_REQUIREMENTS_: What follows is a listing; restate every line of it word for word.

===============

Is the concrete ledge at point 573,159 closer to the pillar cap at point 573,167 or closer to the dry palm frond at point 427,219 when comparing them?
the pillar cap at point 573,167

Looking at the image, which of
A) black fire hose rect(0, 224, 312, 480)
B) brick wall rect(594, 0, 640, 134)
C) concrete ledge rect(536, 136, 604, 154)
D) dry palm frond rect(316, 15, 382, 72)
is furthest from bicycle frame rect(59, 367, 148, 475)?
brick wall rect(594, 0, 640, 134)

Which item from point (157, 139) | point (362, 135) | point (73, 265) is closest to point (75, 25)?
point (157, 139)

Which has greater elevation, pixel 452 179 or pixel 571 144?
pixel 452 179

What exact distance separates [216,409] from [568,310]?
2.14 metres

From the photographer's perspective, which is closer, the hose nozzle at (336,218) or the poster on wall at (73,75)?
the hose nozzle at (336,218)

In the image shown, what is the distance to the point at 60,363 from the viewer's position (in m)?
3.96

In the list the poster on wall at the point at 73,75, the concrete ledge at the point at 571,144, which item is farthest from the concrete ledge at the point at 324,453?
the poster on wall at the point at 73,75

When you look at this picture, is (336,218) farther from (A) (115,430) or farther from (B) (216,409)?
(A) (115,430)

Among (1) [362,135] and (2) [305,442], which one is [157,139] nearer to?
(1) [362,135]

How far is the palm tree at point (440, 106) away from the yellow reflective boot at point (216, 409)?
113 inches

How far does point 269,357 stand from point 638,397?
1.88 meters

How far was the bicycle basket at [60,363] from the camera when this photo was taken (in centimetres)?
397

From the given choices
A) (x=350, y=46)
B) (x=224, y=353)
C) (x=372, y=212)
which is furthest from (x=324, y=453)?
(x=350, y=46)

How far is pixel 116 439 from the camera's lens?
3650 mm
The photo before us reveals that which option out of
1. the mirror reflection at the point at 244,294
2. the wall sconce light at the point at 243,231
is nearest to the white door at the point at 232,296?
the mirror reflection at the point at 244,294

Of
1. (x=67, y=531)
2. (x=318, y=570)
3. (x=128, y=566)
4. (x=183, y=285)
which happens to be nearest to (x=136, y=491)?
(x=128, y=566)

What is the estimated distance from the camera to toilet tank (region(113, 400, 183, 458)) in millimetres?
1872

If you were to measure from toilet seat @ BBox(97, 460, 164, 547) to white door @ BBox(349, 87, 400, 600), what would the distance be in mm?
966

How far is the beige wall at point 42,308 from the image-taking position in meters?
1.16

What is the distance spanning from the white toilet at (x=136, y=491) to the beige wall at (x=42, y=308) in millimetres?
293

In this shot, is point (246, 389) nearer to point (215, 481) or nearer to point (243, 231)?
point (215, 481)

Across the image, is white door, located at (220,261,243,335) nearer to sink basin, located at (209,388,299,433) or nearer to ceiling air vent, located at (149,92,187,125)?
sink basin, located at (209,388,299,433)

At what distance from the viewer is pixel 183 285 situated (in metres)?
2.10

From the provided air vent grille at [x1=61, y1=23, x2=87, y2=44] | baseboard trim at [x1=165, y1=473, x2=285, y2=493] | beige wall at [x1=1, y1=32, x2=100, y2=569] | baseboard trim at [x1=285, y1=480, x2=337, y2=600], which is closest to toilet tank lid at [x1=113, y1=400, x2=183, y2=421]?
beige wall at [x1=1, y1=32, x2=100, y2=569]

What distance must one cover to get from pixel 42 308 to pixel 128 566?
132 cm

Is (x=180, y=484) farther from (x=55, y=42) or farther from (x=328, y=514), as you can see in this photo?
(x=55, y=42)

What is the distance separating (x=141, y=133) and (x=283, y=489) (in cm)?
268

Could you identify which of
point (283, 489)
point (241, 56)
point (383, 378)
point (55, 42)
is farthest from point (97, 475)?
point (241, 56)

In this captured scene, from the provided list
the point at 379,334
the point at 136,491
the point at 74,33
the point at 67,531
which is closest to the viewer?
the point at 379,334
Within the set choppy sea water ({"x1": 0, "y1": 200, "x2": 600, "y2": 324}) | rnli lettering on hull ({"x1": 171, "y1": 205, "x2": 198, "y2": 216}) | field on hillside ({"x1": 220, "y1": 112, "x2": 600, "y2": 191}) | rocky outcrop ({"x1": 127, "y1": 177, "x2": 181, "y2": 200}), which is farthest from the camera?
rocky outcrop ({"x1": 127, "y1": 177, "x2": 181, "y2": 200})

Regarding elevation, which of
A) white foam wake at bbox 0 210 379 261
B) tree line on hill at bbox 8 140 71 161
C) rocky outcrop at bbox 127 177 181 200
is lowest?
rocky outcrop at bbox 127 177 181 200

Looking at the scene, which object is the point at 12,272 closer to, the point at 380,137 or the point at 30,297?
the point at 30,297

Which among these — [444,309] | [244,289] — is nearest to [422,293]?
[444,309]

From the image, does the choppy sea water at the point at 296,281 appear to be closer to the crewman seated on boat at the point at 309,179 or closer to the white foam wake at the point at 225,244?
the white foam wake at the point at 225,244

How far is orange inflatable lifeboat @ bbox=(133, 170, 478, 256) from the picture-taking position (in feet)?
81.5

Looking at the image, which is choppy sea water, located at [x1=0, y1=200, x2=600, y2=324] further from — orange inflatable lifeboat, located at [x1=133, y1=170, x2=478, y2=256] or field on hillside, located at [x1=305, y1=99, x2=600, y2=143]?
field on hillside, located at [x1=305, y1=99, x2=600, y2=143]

===============

_REPLY TO THE TASK_:
Is the concrete ledge at point 573,159 closer to the pillar cap at point 573,167 or closer to the dry palm frond at point 427,219 when comparing them?
the pillar cap at point 573,167

Looking at the image, which of
A) black fire hose rect(0, 224, 312, 480)
B) brick wall rect(594, 0, 640, 134)
C) concrete ledge rect(536, 136, 604, 154)
D) dry palm frond rect(316, 15, 382, 72)
is furthest from bicycle frame rect(59, 367, 148, 475)?
brick wall rect(594, 0, 640, 134)

Which item from point (157, 139) | point (362, 135) | point (73, 265) is closest to point (75, 25)?
point (157, 139)

Which has greater elevation, pixel 452 179 or pixel 571 144?
pixel 452 179

What exact distance separates [216,409] from [568,310]?
2.14 metres

From the photographer's perspective, which is closer, the hose nozzle at (336,218) or the poster on wall at (73,75)?
the hose nozzle at (336,218)

In the image shown, what is the distance to the point at 60,363 from the viewer's position (in m)?
3.96

In the list the poster on wall at the point at 73,75, the concrete ledge at the point at 571,144, which item is farthest from the concrete ledge at the point at 324,453?
the poster on wall at the point at 73,75

When you look at this picture, is (336,218) farther from (A) (115,430) or farther from (B) (216,409)?
(A) (115,430)

Among (1) [362,135] and (2) [305,442], which one is [157,139] nearer to?
(1) [362,135]

How far is the palm tree at point (440, 106) away from the yellow reflective boot at point (216, 409)?
113 inches

How far does point 269,357 stand from point 638,397?
1.88 meters

How far was the bicycle basket at [60,363] from the camera when this photo was taken (in centimetres)?
397

From the given choices
A) (x=350, y=46)
B) (x=224, y=353)
C) (x=372, y=212)
which is furthest from (x=324, y=453)?
(x=350, y=46)

How far is pixel 116 439 from the camera's lens?
3650 mm
The photo before us reveals that which option out of
1. the mirror reflection at the point at 244,294
2. the wall sconce light at the point at 243,231
is nearest to the white door at the point at 232,296?
the mirror reflection at the point at 244,294

Of
1. (x=67, y=531)
2. (x=318, y=570)
3. (x=128, y=566)
4. (x=183, y=285)
which happens to be nearest to (x=136, y=491)?
(x=128, y=566)

What is the estimated distance from the camera to toilet tank (region(113, 400, 183, 458)) in millimetres?
1872

If you were to measure from toilet seat @ BBox(97, 460, 164, 547) to white door @ BBox(349, 87, 400, 600), what would the distance be in mm?
966

How far is the beige wall at point 42,308 from the image-taking position in meters?
1.16

What is the distance spanning from the white toilet at (x=136, y=491) to the beige wall at (x=42, y=308) in millimetres?
293

In this shot, is point (246, 389) nearer to point (215, 481) or nearer to point (243, 231)?
point (215, 481)

Across the image, is white door, located at (220,261,243,335) nearer to sink basin, located at (209,388,299,433) or nearer to ceiling air vent, located at (149,92,187,125)?
sink basin, located at (209,388,299,433)

At what distance from the viewer is pixel 183 285 situated (in metres)?
2.10

From the provided air vent grille at [x1=61, y1=23, x2=87, y2=44] | baseboard trim at [x1=165, y1=473, x2=285, y2=493] | beige wall at [x1=1, y1=32, x2=100, y2=569] | baseboard trim at [x1=285, y1=480, x2=337, y2=600], which is closest to toilet tank lid at [x1=113, y1=400, x2=183, y2=421]?
beige wall at [x1=1, y1=32, x2=100, y2=569]

What distance must one cover to get from pixel 42 308 to pixel 128 566?
132 cm

Is (x=180, y=484) farther from (x=55, y=42) or farther from (x=328, y=514), as you can see in this photo?
(x=55, y=42)

What is the distance separating (x=141, y=133) and (x=283, y=489) (in cm)?
268

Could you identify which of
point (283, 489)
point (241, 56)
point (383, 378)
point (55, 42)
is farthest from point (97, 475)?
point (241, 56)

In this captured scene, from the provided list
the point at 379,334
the point at 136,491
the point at 74,33
the point at 67,531
which is closest to the viewer?
the point at 379,334
Within the set choppy sea water ({"x1": 0, "y1": 200, "x2": 600, "y2": 324}) | rnli lettering on hull ({"x1": 171, "y1": 205, "x2": 198, "y2": 216}) | field on hillside ({"x1": 220, "y1": 112, "x2": 600, "y2": 191}) | rocky outcrop ({"x1": 127, "y1": 177, "x2": 181, "y2": 200}), which is farthest from the camera?
rocky outcrop ({"x1": 127, "y1": 177, "x2": 181, "y2": 200})

Regarding elevation, which of
A) white foam wake at bbox 0 210 379 261
B) tree line on hill at bbox 8 140 71 161
C) rocky outcrop at bbox 127 177 181 200
is lowest?
rocky outcrop at bbox 127 177 181 200

Looking at the scene, which object is the point at 12,272 closer to, the point at 380,137 or the point at 30,297?
the point at 30,297

Which among these — [444,309] | [244,289] — is nearest to [422,293]?
[444,309]

From the image, does the choppy sea water at the point at 296,281 appear to be closer to the crewman seated on boat at the point at 309,179 or closer to the white foam wake at the point at 225,244?
the white foam wake at the point at 225,244

How far is orange inflatable lifeboat @ bbox=(133, 170, 478, 256) from the picture-taking position (in feet)?
81.5

Looking at the image, which is choppy sea water, located at [x1=0, y1=200, x2=600, y2=324] further from — orange inflatable lifeboat, located at [x1=133, y1=170, x2=478, y2=256] or field on hillside, located at [x1=305, y1=99, x2=600, y2=143]?
field on hillside, located at [x1=305, y1=99, x2=600, y2=143]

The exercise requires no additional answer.